El bazar de Isfahan en huelga




Irán 2008, Isfahan, jueves 9 de octubre.



Estoy en una tienda del bazar de Isfahan con las puertas cerradas. Hace dos días que el bazar de Isfahán está cerrado. Es la primera vez que cierra desde la Revolución de Jomeini en 1979. Anteriormente cuando cerró el bazar de Teherán, el Shah tuvo que abandonar el país y se desencadenó la Revolución. Hoy, cuando he llegado a la Gran Plaza de Isfahan, la plaza Naqsh e Jahan, o como la llaman ahora Plaza del Emam, antes Plaza del Shah, todo estaba cerrado. He entrado en una tienda de amigos llamando a la puerta. Cuando me han abierto me dicen que quizá llega otra revolución. No sé si lo decían en serio o simplemente era una broma. Pero realmente ha llegado un momento en que todos están hartos de la situación actual. El desencadenante del cierre ha sido un impuesto del 3%, un IVA, que el Gobierno quiere imponer. Los comerciantes no lo aceptan. Ayer por la mañana paseé por el bazar y todas las persianas estaban bajadas. Hoy también. Hay un silencio especial y todo el mundo se toma la situación con calma, tomando te, y conversando sobre la situación. Dicen que en Mashad ha cerrado el bazar del oro, que en Tabriz también hacen huelga y que en Teherán empiezan a cerrar. Por supuesto ni la televisión iraní ni los periódicos dicen nada sobre el cierre. Sí que lo hacen las televisiones en persa que emiten desde Estados Unidos o Alemania. En EEUU viven más de un millón de iraníes, muchos de ellos en California, y tienen sus propias cadenas de TV. En Irán la mayoría de casas tiene parabólica y todos miran estos canales.

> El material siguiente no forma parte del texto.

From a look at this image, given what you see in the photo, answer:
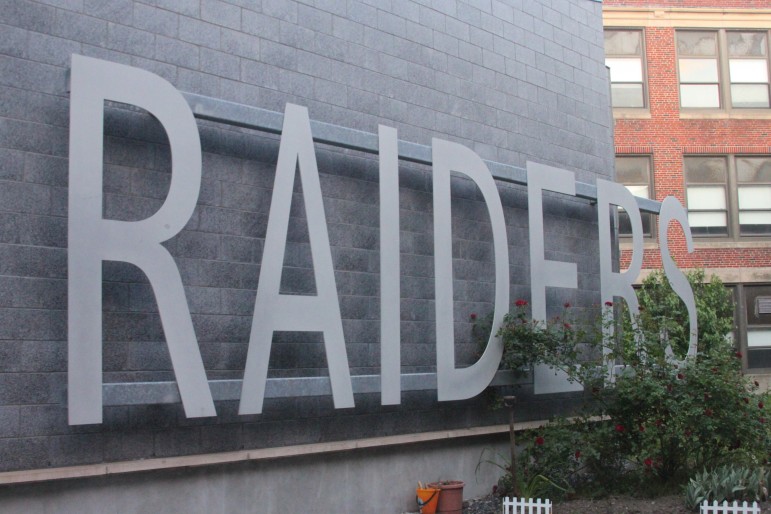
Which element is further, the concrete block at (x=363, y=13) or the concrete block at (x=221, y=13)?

Tengo problemas para actualizar este blog desde Irán. Cuando intento entrar en Blogger no puedo porque está censurado. Ya he encontrado, sin embargo, un amigo que me deja actualizarlo desde su ordenador puesto que tiene un “rompefiltros”. Este programa que todos los jóvenes tienen, se debe ir actualizando cada mes más o menos ya que el Gobierno lo localiza y lo inutiliza.

Son las tres de la tarde, la plaza de Isfahan está preciosa, el cielo luce un azul límpido, el aire está transparente, el sol dibuja las sombras con bordes perfectos, las cúpulas lucen espectaculares su color turquesa. Silencio de siesta. En un rincón, el Sr. Ali, reza. Me acababa de traer una fuente llena de fruta, su amabilidad me desarma.